It's Options Week Again
Submitted by Nic Lenoir of ICAP
Nothing like a bond holiday and low volumes to retest the highs of the year! So now what? Short term we have a support joining recent lows at 1,063.75. Upon breaking there we would expect to see a re-test of 1,042, which should be a decent support, and only a break of 1,026 and the major support line (seen on the dailyor 180-minute charts) would imply more downside is on the way. However, as discussed last week, it really seems there is hardly any steam on the downside here, and if anything the past couple days look like some theta-burn ahead of options expiry at the end of the week, before resuming the march higher. We are set to confim the close above the 88-week moving average if we end the week at these levels. I would wait a 3-hour or daily close above 1,077 in the future to confim we are back in rally mode towards 1,100. In the meantime we can expect to burn more option premium in that narrow 1,063/1,077 range. The daily chart shows that medium-term we are in an expanding triangle currently ranging between 1,026 and 1,100. Assuming nothing else changes from a policy standpoint, the US government (along with most foreign governments) is going to keep the presses running and the subsidies coming, and we will climb in that triangle up to 1,136, the 61.8% retracement of the entire sell-off since the highs of 2007. The only reason why we might retest 1,042, and possibly 1,026, is that most bears out there (myself included) cannot help but hope seeing the basis for a double top. It will have a lot to do with how the USD trades. So far the geen back is finding it difficult to find a floor but indicators show quite a bit of divergence, and if the index could push through 76.75 it would open up the way for a decent retracement, possibly up to 78.50. I am not sure what could trigger it at this point since Washington is making every decision that can possibly further weaken the dollar, and China has been reported for the past few days to be buying EURUSD ever since we dropped temporarily below 1.45.
Interestingly the Dax indicates that there is room for more upside medium term, but short term indicators were exhausted and the 30-minute MACD rolled over this morning and even turned negative. That could add fuel to a possible retest of 1,042 in the US.

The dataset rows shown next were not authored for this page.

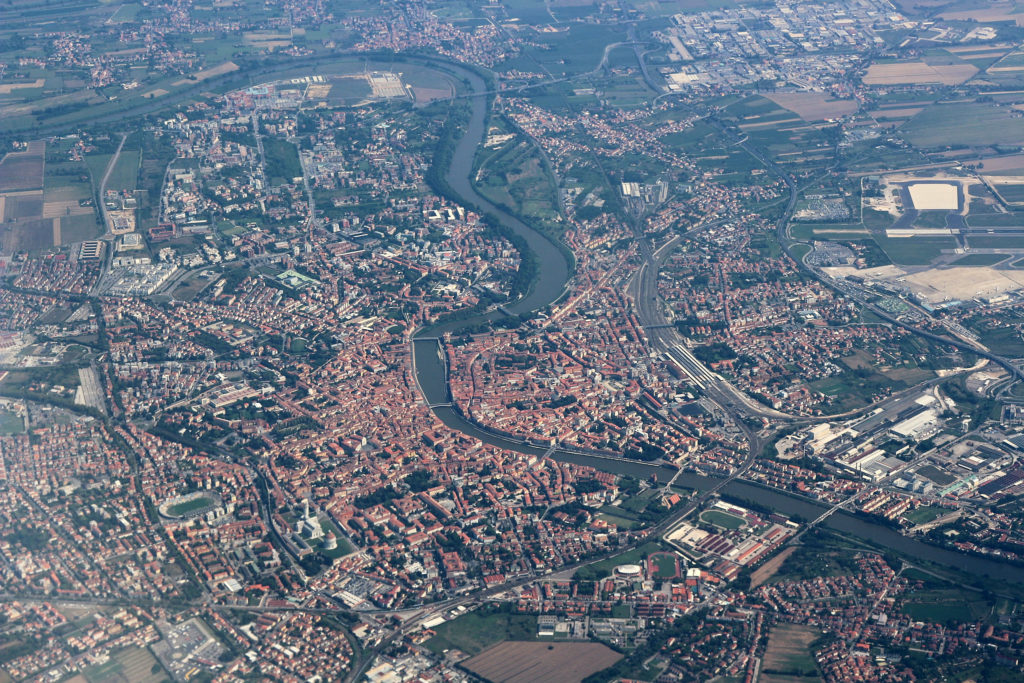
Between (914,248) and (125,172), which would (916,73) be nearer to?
(914,248)

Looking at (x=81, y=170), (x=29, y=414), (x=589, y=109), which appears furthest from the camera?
(x=589, y=109)

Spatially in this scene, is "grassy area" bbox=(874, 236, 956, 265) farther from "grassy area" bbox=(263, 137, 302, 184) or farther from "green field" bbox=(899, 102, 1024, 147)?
"grassy area" bbox=(263, 137, 302, 184)

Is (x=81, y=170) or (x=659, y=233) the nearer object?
(x=659, y=233)

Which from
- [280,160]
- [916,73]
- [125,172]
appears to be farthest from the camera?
[916,73]

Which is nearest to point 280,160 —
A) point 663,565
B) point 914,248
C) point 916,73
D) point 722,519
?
point 914,248

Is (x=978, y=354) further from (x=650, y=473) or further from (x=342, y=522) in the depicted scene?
(x=342, y=522)

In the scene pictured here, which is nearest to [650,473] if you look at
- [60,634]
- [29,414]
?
[60,634]
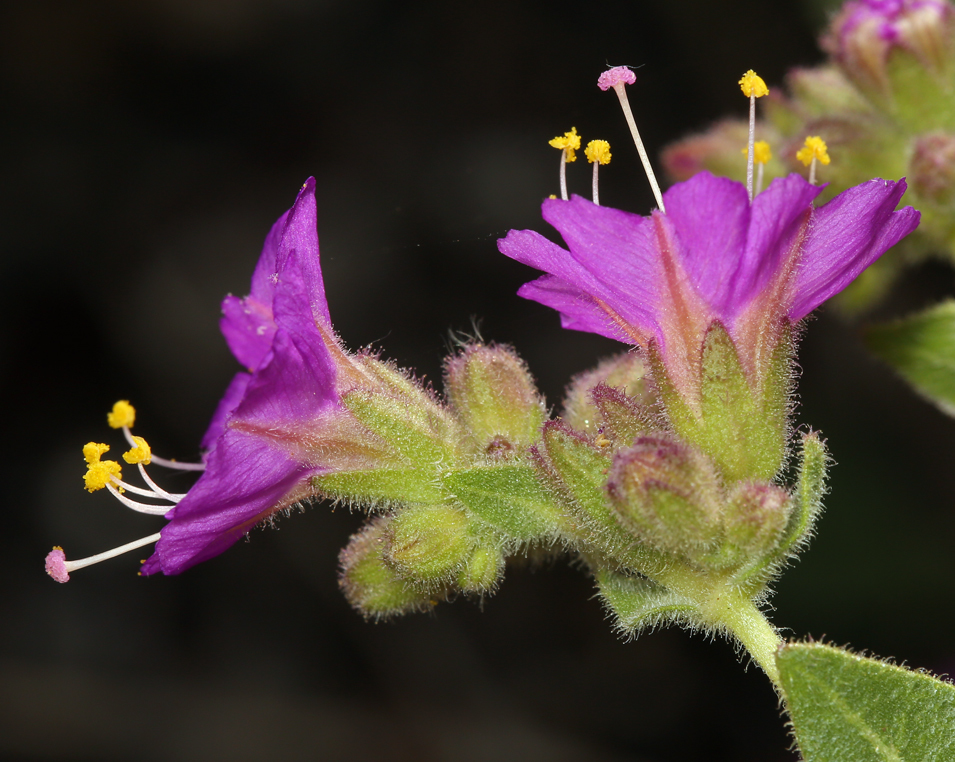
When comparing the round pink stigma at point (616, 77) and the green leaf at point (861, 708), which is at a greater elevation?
the round pink stigma at point (616, 77)

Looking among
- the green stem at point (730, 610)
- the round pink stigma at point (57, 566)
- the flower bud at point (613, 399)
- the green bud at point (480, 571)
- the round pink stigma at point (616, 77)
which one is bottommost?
the green stem at point (730, 610)

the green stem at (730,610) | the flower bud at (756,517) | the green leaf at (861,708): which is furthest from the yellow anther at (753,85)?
the green leaf at (861,708)

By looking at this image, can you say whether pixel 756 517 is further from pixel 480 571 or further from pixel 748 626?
pixel 480 571

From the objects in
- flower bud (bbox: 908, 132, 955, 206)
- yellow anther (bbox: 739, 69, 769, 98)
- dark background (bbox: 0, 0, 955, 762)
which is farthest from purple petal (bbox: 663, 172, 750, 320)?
dark background (bbox: 0, 0, 955, 762)

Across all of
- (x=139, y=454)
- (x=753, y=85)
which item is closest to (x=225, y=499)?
(x=139, y=454)

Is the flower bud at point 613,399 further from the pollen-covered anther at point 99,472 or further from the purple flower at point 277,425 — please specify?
the pollen-covered anther at point 99,472

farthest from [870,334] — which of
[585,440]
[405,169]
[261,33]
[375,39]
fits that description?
[261,33]
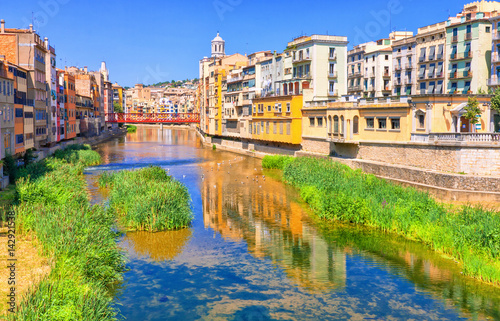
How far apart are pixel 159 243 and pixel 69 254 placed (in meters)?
6.23

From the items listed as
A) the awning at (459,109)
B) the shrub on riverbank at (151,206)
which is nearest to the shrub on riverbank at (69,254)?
the shrub on riverbank at (151,206)

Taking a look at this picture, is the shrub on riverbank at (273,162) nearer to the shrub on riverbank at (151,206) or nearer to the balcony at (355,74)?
the shrub on riverbank at (151,206)

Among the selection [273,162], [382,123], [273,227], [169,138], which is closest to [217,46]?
[169,138]

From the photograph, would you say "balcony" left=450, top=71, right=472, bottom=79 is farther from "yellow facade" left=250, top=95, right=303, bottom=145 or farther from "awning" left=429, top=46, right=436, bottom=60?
"yellow facade" left=250, top=95, right=303, bottom=145

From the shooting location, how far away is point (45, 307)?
42.3 ft

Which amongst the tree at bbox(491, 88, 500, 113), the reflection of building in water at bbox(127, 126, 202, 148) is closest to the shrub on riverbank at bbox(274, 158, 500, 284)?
the tree at bbox(491, 88, 500, 113)

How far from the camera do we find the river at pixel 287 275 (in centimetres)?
1597

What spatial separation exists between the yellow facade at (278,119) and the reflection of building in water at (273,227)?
13155mm

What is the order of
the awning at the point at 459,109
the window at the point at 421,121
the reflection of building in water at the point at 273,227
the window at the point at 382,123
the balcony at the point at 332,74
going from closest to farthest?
the reflection of building in water at the point at 273,227 → the awning at the point at 459,109 → the window at the point at 421,121 → the window at the point at 382,123 → the balcony at the point at 332,74

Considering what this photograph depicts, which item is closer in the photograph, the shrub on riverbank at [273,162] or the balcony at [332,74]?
the shrub on riverbank at [273,162]

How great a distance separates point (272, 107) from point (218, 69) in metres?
27.2

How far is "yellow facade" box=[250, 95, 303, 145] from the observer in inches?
2185

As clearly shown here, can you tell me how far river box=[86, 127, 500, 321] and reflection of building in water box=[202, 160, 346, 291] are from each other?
2.1 inches

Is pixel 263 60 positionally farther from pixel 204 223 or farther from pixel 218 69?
pixel 204 223
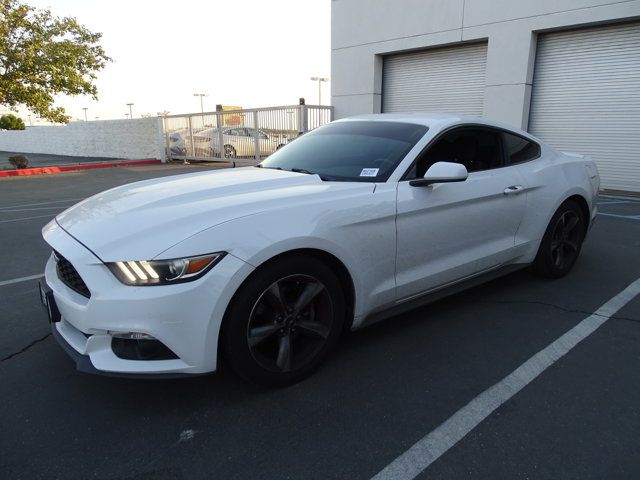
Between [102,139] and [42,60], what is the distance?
29.9 ft

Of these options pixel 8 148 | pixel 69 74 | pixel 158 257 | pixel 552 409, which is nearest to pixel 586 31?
pixel 552 409

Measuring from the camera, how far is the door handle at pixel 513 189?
3.66 metres

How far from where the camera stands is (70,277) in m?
2.47

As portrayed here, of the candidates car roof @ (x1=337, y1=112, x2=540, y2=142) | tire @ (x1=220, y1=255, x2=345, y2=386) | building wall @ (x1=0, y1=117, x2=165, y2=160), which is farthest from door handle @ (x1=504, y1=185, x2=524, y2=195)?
building wall @ (x1=0, y1=117, x2=165, y2=160)

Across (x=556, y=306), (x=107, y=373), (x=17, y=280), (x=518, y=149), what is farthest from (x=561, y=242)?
(x=17, y=280)

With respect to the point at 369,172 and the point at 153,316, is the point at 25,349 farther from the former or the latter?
the point at 369,172

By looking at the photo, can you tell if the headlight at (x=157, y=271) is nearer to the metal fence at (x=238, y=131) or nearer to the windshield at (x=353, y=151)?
the windshield at (x=353, y=151)

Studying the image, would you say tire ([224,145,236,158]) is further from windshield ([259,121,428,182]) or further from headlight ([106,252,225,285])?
headlight ([106,252,225,285])

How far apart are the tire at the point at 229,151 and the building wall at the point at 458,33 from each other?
4.40 meters

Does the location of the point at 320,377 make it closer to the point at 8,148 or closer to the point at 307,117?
the point at 307,117

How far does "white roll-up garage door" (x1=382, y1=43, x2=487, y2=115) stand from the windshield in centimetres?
1025

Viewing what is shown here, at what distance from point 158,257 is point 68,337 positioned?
2.42 feet

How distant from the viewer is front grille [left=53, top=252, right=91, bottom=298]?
2.36 meters

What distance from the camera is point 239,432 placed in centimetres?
230
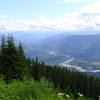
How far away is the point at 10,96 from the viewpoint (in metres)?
9.14

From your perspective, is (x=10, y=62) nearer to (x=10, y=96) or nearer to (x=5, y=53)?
(x=5, y=53)

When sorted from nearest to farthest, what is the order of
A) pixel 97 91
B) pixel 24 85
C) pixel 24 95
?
1. pixel 24 95
2. pixel 24 85
3. pixel 97 91

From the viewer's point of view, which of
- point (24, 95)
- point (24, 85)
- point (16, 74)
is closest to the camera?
point (24, 95)

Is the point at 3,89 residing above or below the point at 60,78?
above

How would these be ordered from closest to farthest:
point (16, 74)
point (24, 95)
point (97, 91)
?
1. point (24, 95)
2. point (16, 74)
3. point (97, 91)

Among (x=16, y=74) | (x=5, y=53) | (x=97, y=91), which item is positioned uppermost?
(x=5, y=53)

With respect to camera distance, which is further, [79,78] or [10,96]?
[79,78]

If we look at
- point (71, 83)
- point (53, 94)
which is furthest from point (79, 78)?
point (53, 94)

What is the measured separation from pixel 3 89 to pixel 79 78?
292ft

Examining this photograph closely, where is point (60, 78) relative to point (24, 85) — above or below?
below

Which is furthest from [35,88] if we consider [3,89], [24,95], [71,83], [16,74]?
[71,83]

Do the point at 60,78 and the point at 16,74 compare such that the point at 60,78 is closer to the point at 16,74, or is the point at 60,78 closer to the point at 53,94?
the point at 16,74

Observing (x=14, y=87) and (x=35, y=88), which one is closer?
(x=35, y=88)

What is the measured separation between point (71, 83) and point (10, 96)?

But the most interesting chart out there is the Nikkei. The Nikkei has drawn a H&S on the highs, and we came back last night to retest the neckline around 10,130. Should the market open down (or even better GAP down) tonight, we have a perfect set-up to go retest the support line joining the lows around 9,700. A break there would be quite bearish. Anybody looking at selling equities here should absolutely look at the Nikkei as it offers by far the best risk/reward and the best set-up technically. If the market bridges the gap at 10,228 on the upside then give-up the trade.